Arsenal moved quickly to bring her in from Liverpool last summer. She wasted no time justifying the decision. On her debut at Emirates Stadium, against London City Lionesses, Smith announced herself with a stunning long-range strike, the kind of goal that instantly rewrites expectations around a new signing.
The big moments kept coming. In February, with the inaugural FIFA Women’s Champions Cup on the line, she struck again in a 3-2 win over Corinthians, helping Arsenal get their hands on the new trophy and stamping her name across the club’s emerging era.
Across the 2025/26 campaign, Smith delivered numbers to match the highlight reels: 10 goals in 38 appearances in all competitions. At 20-something, those are the returns of a player not just breaking through, but already carrying responsibility in a squad with serious ambitions.
Her progress has not gone unnoticed on the international stage either. In this calendar year, she has added three more caps for Canada, edging her way into a national team picture that grows more competitive by the month.
Now comes another personal milestone within reach. Smith is aiming to retain the PFA Young Player of the Year crown she first lifted in 2025, after her final season at Liverpool. Few players even make consecutive shortlists. Fewer still threaten to dominate the category.
The field around her underlines the level. Alyssa Thompson and Veerle Buurman represent Chelsea. Freya Godfrey flies the flag for London City Lionesses. Laura Blindkilde Brown carries Manchester City’s interest. Toko Koga stands for Tottenham Hotspur. It is a cross-section of the league’s next generation, all already central figures at their clubs.

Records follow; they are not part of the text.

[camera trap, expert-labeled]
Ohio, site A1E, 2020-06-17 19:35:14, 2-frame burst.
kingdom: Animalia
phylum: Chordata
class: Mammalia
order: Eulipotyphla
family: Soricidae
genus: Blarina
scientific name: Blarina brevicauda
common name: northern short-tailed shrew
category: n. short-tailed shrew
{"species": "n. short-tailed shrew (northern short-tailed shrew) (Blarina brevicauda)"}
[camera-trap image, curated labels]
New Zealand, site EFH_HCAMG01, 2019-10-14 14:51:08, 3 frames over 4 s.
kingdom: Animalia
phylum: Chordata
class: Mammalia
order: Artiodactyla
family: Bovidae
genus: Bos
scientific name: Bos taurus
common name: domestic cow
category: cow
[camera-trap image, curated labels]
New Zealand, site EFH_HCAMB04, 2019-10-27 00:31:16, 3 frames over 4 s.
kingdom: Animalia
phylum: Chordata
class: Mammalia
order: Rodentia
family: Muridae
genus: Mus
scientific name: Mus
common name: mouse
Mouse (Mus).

Arsenal’s presence in the nominations does not end there. Alessia Russo is also in the frame, shortlisted for the prestigious PFA Players’ Player of the Year award, a reminder of the individual quality driving the club’s recent push for silverware.
All eyes now turn to August 25, when the winners will be revealed at the awards ceremony. For Olivia Smith, it could be the night her peers confirm what her season has already suggested: that last year’s breakthrough was not a one-off, but the start of something far bigger.